In a biological cell, membrane channels act like miniature valves regulating the flow of ions and other solutes between intracellular compartments and across the cell's boundary. Assembled in complex circuits, they generate, transmit, and amplify signals orchestrating cell function. To investigate how membrane channels work, a tiny patch of a cell membrane is isolated using an extremely fine pipette, and, in so-called patch clamp measurements, electric currents in response to applied electric potentials are determined. Dramatic increase in computational power and its efficient utilization by a massively parallel molecular dynamics code allows one today to reproduce such studies computationally, calculating the permeability of a membrane channel to ions, water, and solutes directly from its atomic structure. In what was one of the largest molecular dynamics simulations in 2005, one copy of the membrane channel α-hemolysin, submerged in a lipid membrane and water, was subject to an external electric field that drove ions, water, and DNA through the channel. Repeating simulations at several voltage biases yielded the current-voltage curve of α-hemolysin and a set of electrostatic potential maps. We observed sensitivity of the channel conductance to the solution pH, computed osmotic permeability of water through the transmembrane pore, and estimated water and ion fluxes through the side channels. The results of the simulations were found in excellent agreement with available experimental data. This study demonstrated for the first time the ability of molecular dynamics simulations to predict ionic conductance of a membrane channel starting from its X-ray structure. This study appeared in Biophysical Journal and has been cited more than 200 times.

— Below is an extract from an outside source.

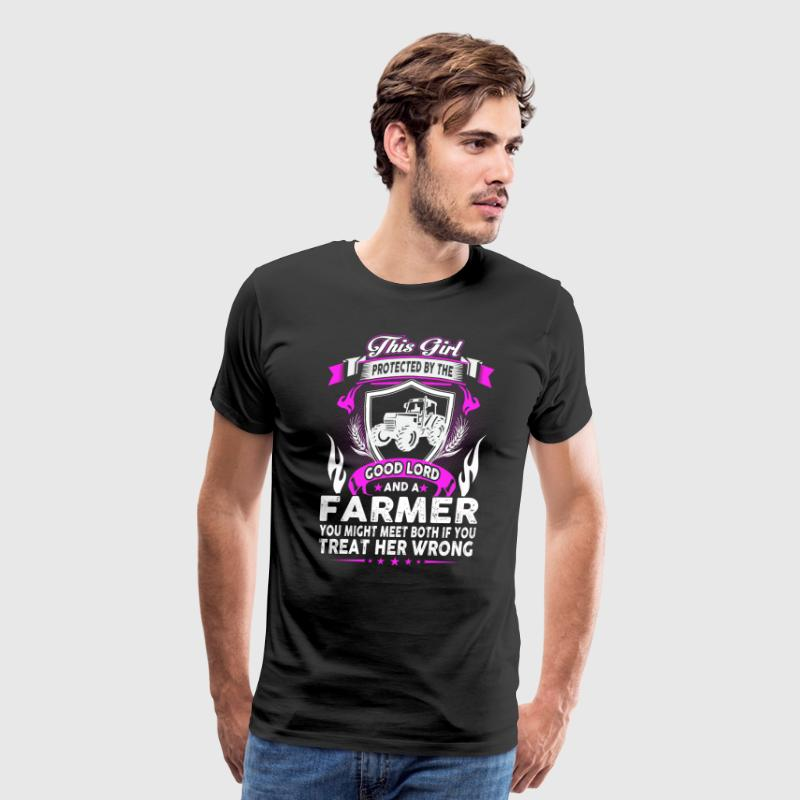 This Girl Is Protected By The Good Lord And Farmer - Men's Premium T-Shirt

alpha-Hemolysin of Staphylococcus aureus is a self-assembling toxin that forms a water-filled transmembrane channel upon oligomerization in a lipid membrane. Apart from being one of the best-studied toxins of bacterial origin, alpha-hemolysin is the principal component in several biotechnological applications, including systems for controlled delivery of small solutes across lipid membranes, stochastic sensors for small solutes, and an alternative to conventional technology for DNA sequencing. Through large-scale molecular dynamics simulations, we studied the permeability of the alpha-hemolysin/lipid bilayer complex for water and ions. The studied system, composed of approximately 300,000 atoms, included one copy of the protein, a patch of a DPPC lipid bilayer, and a 1 M water solution of KCl. Monitoring the fluctuations of the pore structure revealed an asymmetric, on average, cross section of the alpha-hemolysin stem. Applying external electrostatic fields produced a transmembrane ionic current; repeating simulations at several voltage biases yielded a current/voltage curve of alpha-hemolysin and a set of electrostatic potential maps. The selectivity of alpha-hemolysin to Cl(-) was found to depend on the direction and the magnitude of the applied voltage bias. The results of our simulations are in excellent quantitative agreement with available experimental data. Analyzing trajectories of all water molecule, we computed the alpha-hemolysin's osmotic permeability for water as well as its electroosmotic effect, and characterized the permeability of its seven side channels. The side channels were found to connect seven His-144 residues surrounding the stem of the protein to the bulk solution; the protonation of these residues was observed to affect the ion conductance, suggesting the seven His-144 to comprise the pH sensor that gates conductance of the alpha-hemolysin channel.